* _What you should do_: All lines from the one containing "phylum: Chordata" through the end of the data below are to be repeated exactly, with pictures left out.

--- START ---

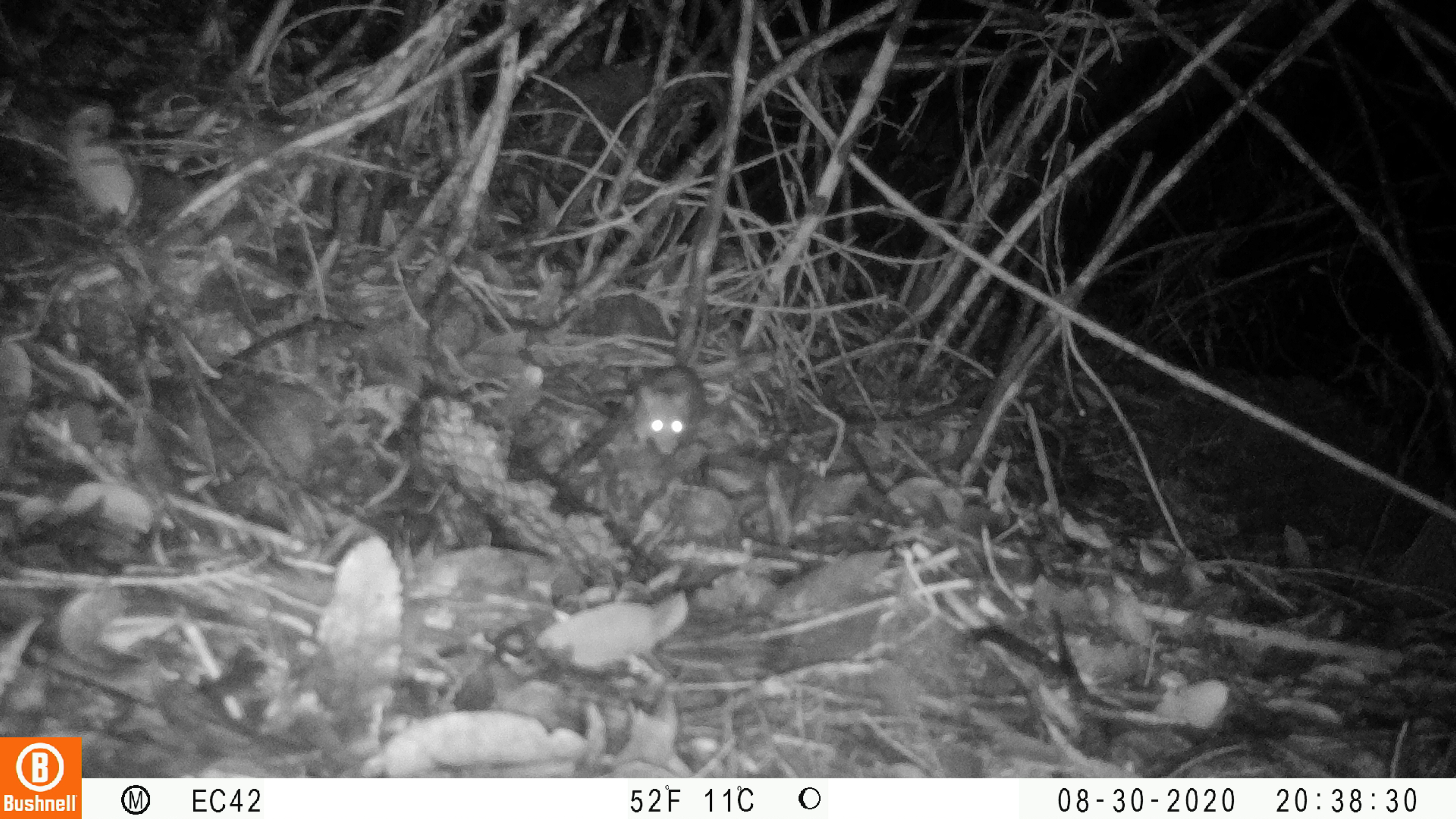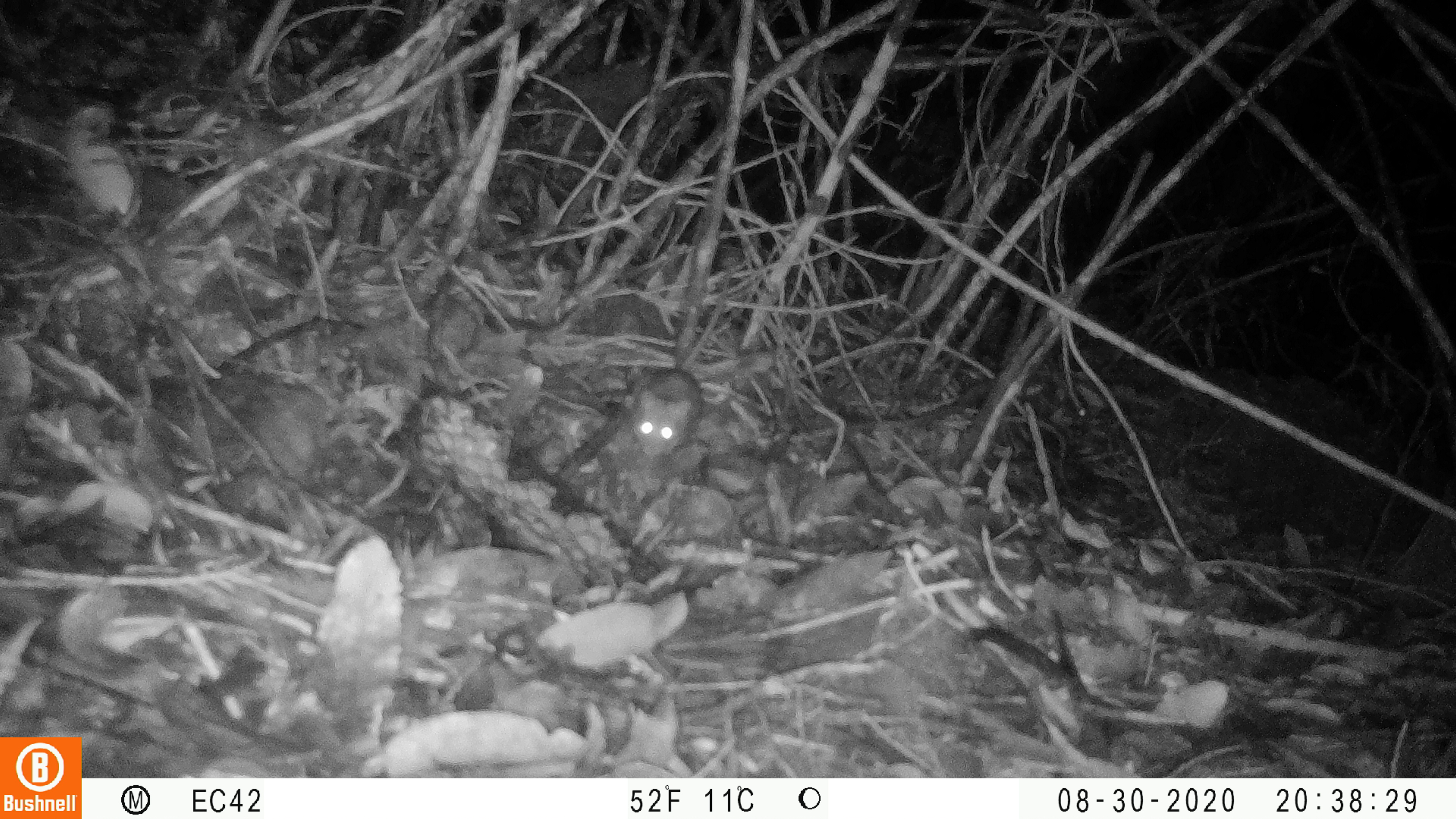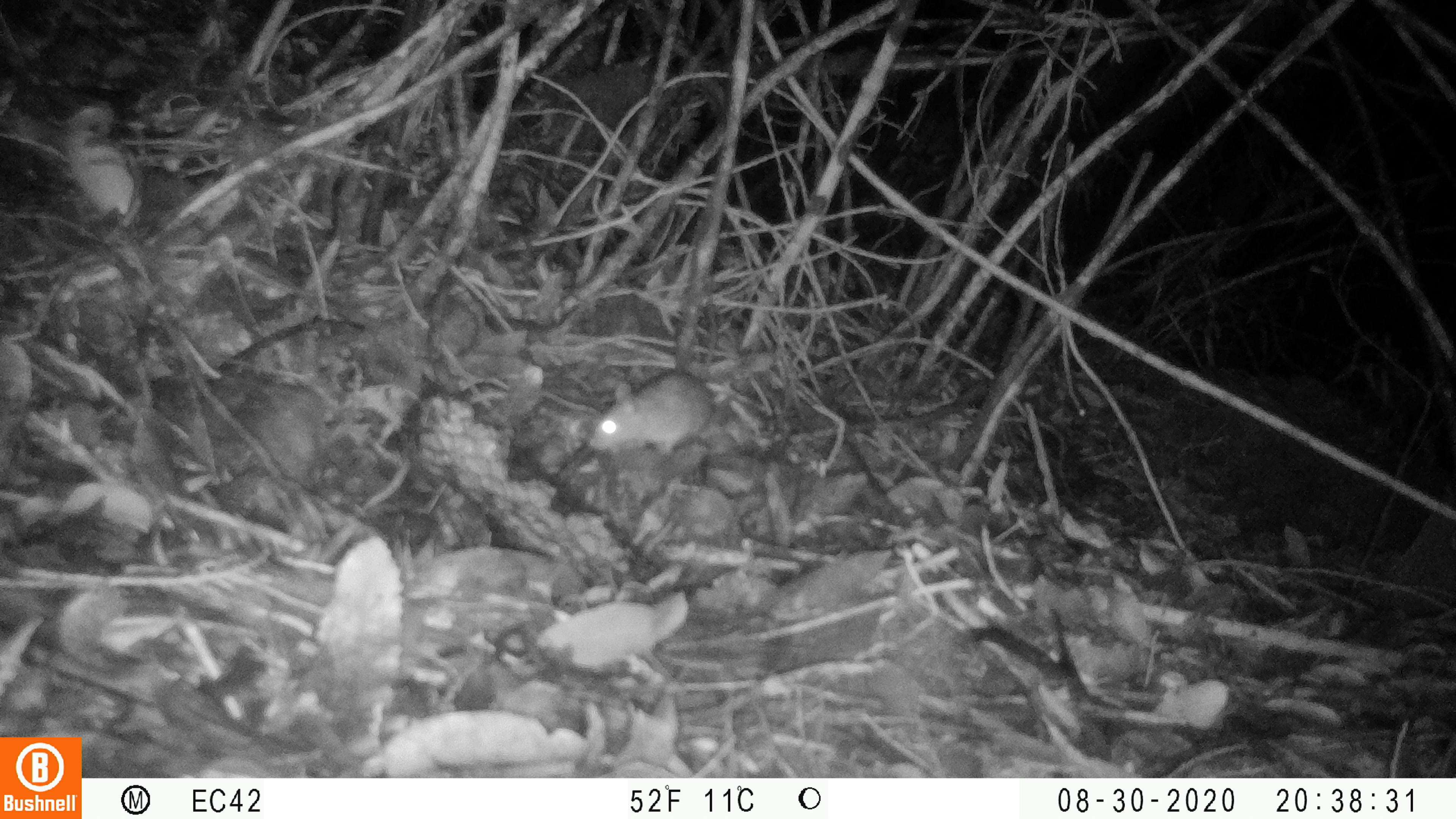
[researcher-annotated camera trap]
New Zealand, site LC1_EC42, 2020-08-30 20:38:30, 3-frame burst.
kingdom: Animalia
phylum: Chordata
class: Mammalia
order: Rodentia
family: Muridae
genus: Rattus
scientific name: Rattus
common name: rat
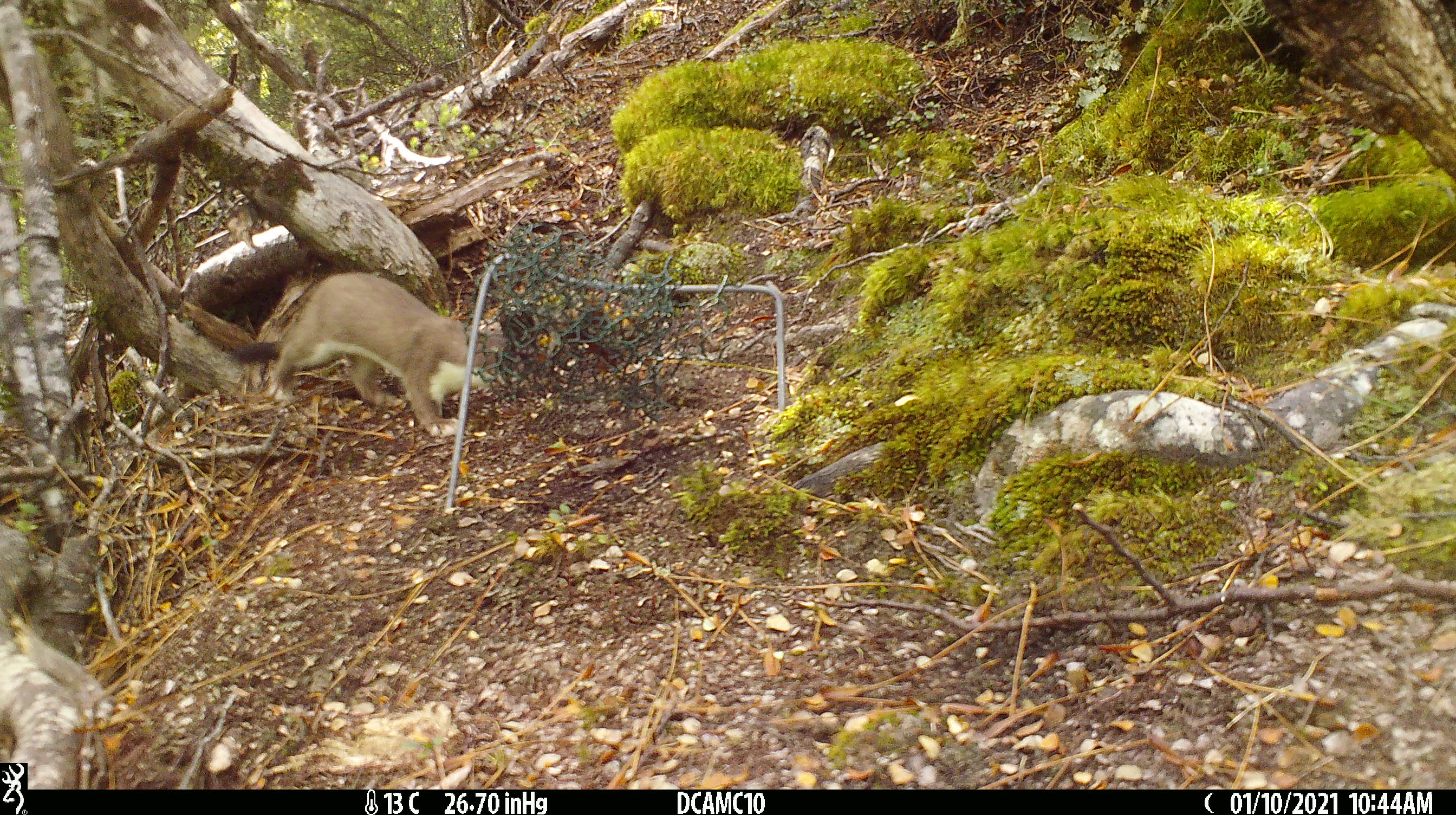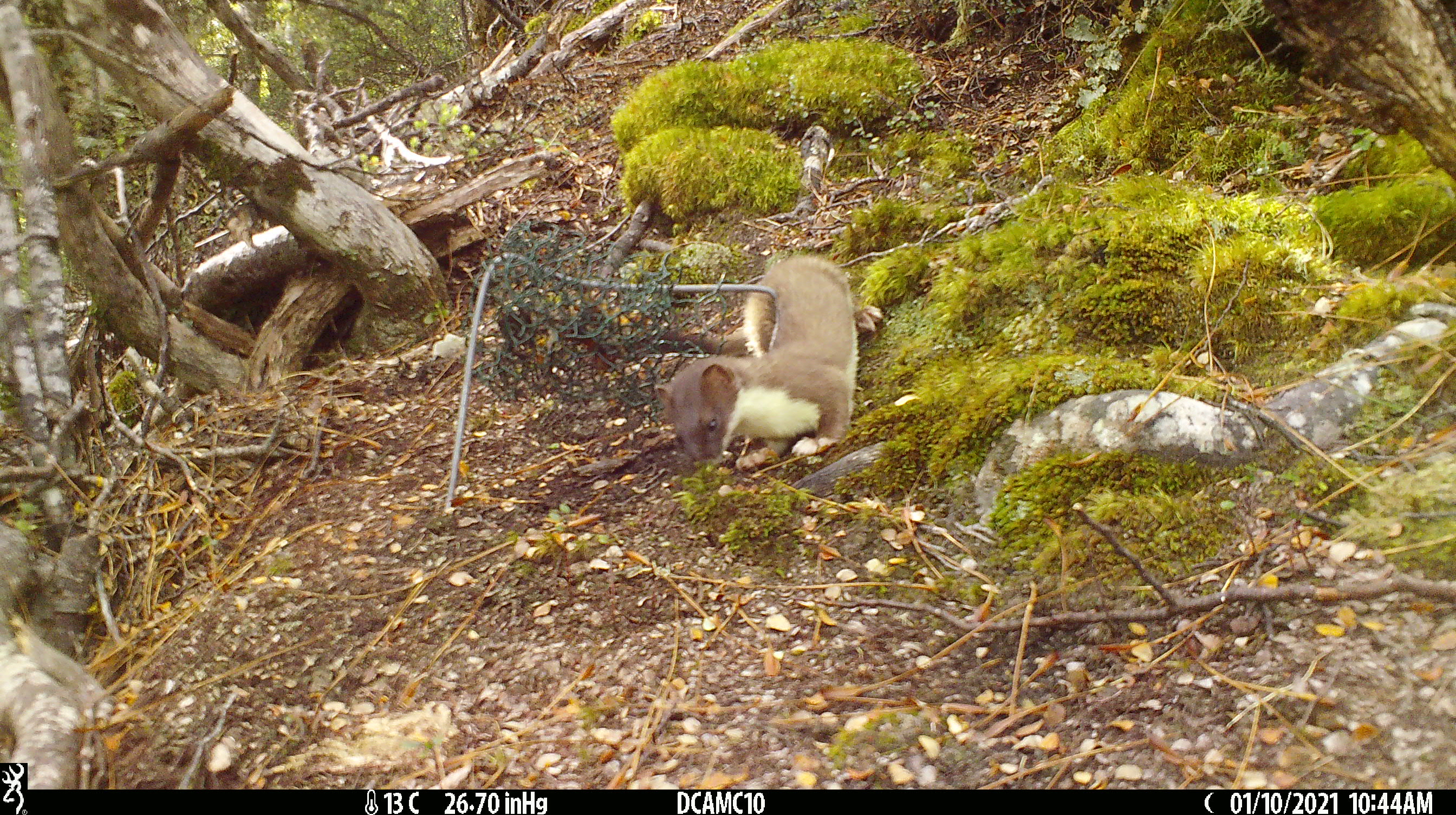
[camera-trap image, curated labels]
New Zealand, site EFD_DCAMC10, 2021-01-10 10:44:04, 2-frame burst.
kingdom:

--- END ---

* _Answer space_:
phylum: Chordata
class: Mammalia
order: Rodentia
family: Muridae
genus: Rattus
scientific name: Rattus
common name: rat
[camera-trap image, curated labels]
New Zealand, site EFD_DCAMC10, 2021-01-10 10:44:04, 2-frame burst.
kingdom:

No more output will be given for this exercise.